Current Position: Executive Director, Greenspace – the Cambria Land Trust
What is/was your relationship to ReLeaf?
Network group – 1996, year before Cambria retreat.
Advisory council – I was involved during the transition when advocacy became part of the Network and was one of the architects in getting ReLeaf positioned for nonprofit incorporation.
What did/does California ReLeaf mean to you?
To me ReLeaf means that there are a lot more people out there who think about trees – it’s not just me. It’s California’s tree support network – the folks we rely on. Because of ReLeaf we know that there is tree work getting done all over the state. In every city and town there is the message that trees are important. And trees are becoming even more important as global warming weighs on people’s consciousnesses.

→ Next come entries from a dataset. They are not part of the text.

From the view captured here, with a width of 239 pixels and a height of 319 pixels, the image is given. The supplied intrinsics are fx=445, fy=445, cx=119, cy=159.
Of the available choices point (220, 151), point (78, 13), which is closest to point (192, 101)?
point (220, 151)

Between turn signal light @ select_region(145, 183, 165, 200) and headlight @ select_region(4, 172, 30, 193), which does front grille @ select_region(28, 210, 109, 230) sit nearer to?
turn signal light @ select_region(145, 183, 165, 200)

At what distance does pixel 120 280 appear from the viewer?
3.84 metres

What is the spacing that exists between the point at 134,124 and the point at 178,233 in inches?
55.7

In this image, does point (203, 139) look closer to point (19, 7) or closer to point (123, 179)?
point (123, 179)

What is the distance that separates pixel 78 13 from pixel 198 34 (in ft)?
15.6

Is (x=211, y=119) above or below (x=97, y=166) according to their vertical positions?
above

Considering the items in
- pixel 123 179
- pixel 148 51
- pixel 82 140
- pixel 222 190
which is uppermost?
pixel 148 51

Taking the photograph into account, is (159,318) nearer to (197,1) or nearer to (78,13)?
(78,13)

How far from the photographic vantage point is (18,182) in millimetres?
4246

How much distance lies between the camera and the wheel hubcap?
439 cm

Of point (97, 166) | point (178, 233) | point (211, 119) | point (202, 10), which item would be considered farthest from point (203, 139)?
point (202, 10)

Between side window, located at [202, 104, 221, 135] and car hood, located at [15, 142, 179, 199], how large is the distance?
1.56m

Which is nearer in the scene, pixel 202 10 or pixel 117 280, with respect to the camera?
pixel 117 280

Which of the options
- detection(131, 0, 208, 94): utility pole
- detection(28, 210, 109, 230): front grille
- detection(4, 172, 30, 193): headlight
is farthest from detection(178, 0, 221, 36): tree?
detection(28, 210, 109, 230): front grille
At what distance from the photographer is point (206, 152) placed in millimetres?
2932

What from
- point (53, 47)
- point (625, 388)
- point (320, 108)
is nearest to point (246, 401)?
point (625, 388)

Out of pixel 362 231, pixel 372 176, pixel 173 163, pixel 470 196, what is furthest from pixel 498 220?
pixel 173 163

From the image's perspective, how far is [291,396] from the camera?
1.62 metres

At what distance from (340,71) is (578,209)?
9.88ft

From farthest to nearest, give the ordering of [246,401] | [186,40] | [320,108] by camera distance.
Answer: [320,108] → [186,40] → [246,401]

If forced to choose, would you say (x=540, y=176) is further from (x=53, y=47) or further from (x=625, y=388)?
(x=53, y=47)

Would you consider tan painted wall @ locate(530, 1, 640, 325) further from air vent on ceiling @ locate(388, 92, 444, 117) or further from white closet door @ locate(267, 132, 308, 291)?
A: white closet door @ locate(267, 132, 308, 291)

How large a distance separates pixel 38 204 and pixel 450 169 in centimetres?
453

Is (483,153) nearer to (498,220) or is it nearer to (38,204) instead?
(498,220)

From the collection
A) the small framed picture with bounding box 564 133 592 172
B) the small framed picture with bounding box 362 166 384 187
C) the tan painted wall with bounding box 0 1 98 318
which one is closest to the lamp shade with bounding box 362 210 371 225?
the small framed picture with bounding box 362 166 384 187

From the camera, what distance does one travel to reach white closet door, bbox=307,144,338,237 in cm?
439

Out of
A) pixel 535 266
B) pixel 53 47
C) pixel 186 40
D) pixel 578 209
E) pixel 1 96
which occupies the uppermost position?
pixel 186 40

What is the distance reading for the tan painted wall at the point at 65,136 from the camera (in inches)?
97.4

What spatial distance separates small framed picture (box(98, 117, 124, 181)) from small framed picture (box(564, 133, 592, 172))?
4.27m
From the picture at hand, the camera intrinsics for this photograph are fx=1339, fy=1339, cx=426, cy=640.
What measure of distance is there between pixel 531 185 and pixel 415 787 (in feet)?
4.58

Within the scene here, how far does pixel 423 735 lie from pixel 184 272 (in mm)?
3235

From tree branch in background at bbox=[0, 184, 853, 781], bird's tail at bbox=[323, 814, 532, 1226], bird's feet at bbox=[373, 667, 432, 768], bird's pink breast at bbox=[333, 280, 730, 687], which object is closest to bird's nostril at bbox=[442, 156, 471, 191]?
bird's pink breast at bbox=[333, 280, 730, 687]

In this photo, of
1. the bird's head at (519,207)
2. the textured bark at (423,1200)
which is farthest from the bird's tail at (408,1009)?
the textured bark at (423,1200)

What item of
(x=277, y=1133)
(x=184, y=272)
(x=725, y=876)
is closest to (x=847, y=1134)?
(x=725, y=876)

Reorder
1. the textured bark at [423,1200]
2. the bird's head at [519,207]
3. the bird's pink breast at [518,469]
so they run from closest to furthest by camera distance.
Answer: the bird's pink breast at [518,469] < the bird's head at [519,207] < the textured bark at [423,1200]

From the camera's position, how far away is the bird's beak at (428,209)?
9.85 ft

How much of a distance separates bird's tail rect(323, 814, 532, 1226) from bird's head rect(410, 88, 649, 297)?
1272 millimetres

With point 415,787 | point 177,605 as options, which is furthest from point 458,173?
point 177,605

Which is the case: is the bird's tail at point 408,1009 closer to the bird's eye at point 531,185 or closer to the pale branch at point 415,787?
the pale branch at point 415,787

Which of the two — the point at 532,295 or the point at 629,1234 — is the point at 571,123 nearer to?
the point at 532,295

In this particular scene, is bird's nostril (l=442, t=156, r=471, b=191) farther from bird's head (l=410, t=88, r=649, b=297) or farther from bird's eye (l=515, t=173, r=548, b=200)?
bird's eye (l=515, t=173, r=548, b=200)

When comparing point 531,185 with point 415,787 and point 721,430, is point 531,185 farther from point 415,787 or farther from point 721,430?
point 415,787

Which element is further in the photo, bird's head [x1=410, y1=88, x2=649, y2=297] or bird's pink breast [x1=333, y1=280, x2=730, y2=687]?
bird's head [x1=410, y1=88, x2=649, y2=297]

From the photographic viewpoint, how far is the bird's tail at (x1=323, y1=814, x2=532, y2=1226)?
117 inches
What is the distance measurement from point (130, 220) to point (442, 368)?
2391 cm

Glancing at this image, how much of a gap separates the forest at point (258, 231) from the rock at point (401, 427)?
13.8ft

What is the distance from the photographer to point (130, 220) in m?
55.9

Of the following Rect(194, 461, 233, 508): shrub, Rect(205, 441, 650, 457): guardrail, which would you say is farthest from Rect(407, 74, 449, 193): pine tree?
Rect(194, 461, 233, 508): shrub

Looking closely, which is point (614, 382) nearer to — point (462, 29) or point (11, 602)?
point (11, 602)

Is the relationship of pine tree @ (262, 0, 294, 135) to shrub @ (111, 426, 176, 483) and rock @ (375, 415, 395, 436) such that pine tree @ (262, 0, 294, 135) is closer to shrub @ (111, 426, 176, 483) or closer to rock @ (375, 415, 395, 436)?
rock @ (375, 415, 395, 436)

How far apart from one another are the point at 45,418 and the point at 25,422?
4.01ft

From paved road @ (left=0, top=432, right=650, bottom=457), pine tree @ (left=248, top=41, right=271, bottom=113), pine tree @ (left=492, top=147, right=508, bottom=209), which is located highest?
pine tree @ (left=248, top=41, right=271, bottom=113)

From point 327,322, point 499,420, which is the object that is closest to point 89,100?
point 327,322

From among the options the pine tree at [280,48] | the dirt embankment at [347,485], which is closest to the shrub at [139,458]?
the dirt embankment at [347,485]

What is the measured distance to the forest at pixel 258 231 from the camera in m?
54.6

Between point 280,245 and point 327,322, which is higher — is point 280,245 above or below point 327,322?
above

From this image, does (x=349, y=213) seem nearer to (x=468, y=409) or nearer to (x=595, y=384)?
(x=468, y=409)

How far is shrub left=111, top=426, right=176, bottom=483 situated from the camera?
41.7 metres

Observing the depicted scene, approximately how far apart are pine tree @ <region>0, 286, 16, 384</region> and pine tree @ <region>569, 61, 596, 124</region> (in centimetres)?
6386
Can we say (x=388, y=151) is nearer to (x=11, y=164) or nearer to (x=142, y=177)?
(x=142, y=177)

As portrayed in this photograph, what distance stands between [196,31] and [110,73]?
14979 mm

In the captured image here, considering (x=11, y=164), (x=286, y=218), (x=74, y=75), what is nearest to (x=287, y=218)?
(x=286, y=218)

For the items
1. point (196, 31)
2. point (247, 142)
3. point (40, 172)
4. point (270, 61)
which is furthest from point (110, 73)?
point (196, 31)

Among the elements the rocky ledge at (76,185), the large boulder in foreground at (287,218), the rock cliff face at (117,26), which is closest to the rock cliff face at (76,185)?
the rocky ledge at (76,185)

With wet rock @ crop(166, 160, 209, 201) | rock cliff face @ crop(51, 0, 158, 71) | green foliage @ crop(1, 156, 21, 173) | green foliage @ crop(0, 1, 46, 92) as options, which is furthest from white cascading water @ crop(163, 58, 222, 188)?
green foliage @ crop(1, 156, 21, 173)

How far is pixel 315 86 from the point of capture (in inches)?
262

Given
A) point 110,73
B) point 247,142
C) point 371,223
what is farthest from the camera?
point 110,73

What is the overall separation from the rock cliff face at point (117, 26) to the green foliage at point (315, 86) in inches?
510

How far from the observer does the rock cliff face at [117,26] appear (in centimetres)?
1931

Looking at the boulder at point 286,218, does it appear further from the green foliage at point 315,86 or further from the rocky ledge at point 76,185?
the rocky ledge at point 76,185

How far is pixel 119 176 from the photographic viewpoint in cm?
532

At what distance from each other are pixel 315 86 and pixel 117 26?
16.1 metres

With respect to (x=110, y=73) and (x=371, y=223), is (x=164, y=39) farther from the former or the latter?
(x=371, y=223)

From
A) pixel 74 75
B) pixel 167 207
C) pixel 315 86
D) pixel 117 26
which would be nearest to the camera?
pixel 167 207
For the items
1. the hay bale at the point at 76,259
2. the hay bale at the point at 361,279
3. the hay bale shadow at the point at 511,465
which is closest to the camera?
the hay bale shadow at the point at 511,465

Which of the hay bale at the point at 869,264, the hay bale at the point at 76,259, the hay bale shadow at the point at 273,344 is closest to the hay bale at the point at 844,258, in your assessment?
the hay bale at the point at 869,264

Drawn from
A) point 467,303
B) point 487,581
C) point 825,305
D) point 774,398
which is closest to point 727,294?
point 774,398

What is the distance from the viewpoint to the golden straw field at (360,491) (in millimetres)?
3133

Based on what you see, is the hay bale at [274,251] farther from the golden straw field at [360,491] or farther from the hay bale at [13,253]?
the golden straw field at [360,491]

Best memory or event of California ReLeaf?
The Cambria meeting was certainly one of the highlights. Lots of groups attended. Also the meeting in Santa Cruz – in the 2001. That is when I was able to give a presentation on how to attract more money by being an advocate for trees – helping groups become more proactive because money doesn’t just fall in your lap. We have to advocate for trees through interactions with the people with money and the decision makers. It is about one-on-one interactions and relationships. I received a grant from ReLeaf so that I could mentor other groups on being a tree advocate without fear of jeopardizing nonprofit status.
Why is it important that California ReLeaf continue its Mission?
It gives the tree network leadership and guidance. ReLeaf is our voice in Sacramento and it continues to lobby for money for urban forest projects!